Tomorrow, on Holy and Great Friday we will follow Christ to Golgotha, and there we will see Him stripped, mocked, and beaten, and finally put to a most grievous death reserved only for the worst malefactors. This is how the thankless ones—those who rejected Christ—repaid Him who led them out of Egypt by His servant Moses, who defended them in the Red Sea after dividing it in two against Pharaoh and his army of charioteers. We also, however, may become “communicants” with Judas and with the Pharisees and Scribes of Israel. And indeed, each time we deny Christ by our actions we edge closer to the lot of those wretched ones. When you find yourself lounging in idleness, think of that magnificent hymn from Holy Tuesday and say with fervor, O Christ the Bridegroom, my soul has slumbered with laziness! And He will give you the strength to be thankful, to be Eucharistic.

At least now, through the moving hymns chanted on these evenings, let us enter into the inner chambers of the heart with thanksgiving to meet the Bridegroom, and to walk with Him to the Cross, to the tomb, and to His Holy Resurrection. He shall surely grant us the grace to be His companions and intimate initiates, just as the Apostles were in the upper room. I pray not for them only, but for those who will believe because of them! Christ said. Can you imagine that at this moment the Lord perceived both you and me, and prayed that our faith would not be shaken when the tempter who sifts men’s souls would come around to create a storm of tempests for us. So therefore, “Come, O Faithful, let us work zealously for the Master. He distributes wealth for His servants.... let one be adorned by wisdom, let another celebrate the Liturgy in beauty... the other communicates the Word to those untaught.”

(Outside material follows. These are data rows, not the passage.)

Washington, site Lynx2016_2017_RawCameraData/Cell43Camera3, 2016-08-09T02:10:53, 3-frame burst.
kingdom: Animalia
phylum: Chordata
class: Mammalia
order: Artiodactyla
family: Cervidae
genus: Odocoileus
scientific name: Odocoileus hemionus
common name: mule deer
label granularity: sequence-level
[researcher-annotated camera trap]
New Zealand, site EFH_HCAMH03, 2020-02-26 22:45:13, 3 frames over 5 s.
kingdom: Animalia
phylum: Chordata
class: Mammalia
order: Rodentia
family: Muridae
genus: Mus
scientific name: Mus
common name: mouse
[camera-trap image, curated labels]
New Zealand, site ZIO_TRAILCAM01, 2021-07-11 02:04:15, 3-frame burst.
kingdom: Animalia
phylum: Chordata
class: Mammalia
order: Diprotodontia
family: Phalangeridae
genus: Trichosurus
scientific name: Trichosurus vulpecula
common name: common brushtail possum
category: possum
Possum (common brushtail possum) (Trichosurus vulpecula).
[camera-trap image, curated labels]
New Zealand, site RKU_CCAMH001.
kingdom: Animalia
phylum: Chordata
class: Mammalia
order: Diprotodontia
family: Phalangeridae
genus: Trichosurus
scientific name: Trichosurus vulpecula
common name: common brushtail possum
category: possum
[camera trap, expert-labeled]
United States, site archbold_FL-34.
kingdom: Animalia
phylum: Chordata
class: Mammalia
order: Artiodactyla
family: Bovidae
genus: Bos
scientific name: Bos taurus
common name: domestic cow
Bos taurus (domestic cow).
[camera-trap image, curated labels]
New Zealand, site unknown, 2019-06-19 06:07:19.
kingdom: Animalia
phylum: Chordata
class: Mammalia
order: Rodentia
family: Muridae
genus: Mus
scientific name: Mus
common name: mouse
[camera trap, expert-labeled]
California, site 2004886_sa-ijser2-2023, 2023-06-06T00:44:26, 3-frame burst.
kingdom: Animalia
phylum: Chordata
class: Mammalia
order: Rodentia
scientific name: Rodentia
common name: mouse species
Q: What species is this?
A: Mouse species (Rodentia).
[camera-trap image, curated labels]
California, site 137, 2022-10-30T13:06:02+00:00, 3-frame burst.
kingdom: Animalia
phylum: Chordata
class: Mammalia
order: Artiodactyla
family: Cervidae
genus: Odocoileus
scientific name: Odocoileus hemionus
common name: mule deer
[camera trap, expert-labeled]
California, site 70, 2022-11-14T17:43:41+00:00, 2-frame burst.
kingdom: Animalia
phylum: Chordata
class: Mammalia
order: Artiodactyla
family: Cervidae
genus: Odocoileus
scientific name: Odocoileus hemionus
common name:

We have great tasks before us as the Church, for we must transmit this Tradition—this love of the Sacraments and especially the Holy Liturgy, the Holy Eucharist, to the coming generations. This is what tradition means—that which is handed down. “The Bridegroom is more beautiful than all men, and He has invited us to the spiritual banquet of His Chamber.” Without any hesitation, let us hasten to accept such an invitation. If we accept this divine invitation from the depths of our heart, we shall hear His pure voice when we commune of the Holy Mysteries on this sacred and solemn Holy Thursday: Enter thou My servant into the joy of Thy Lord!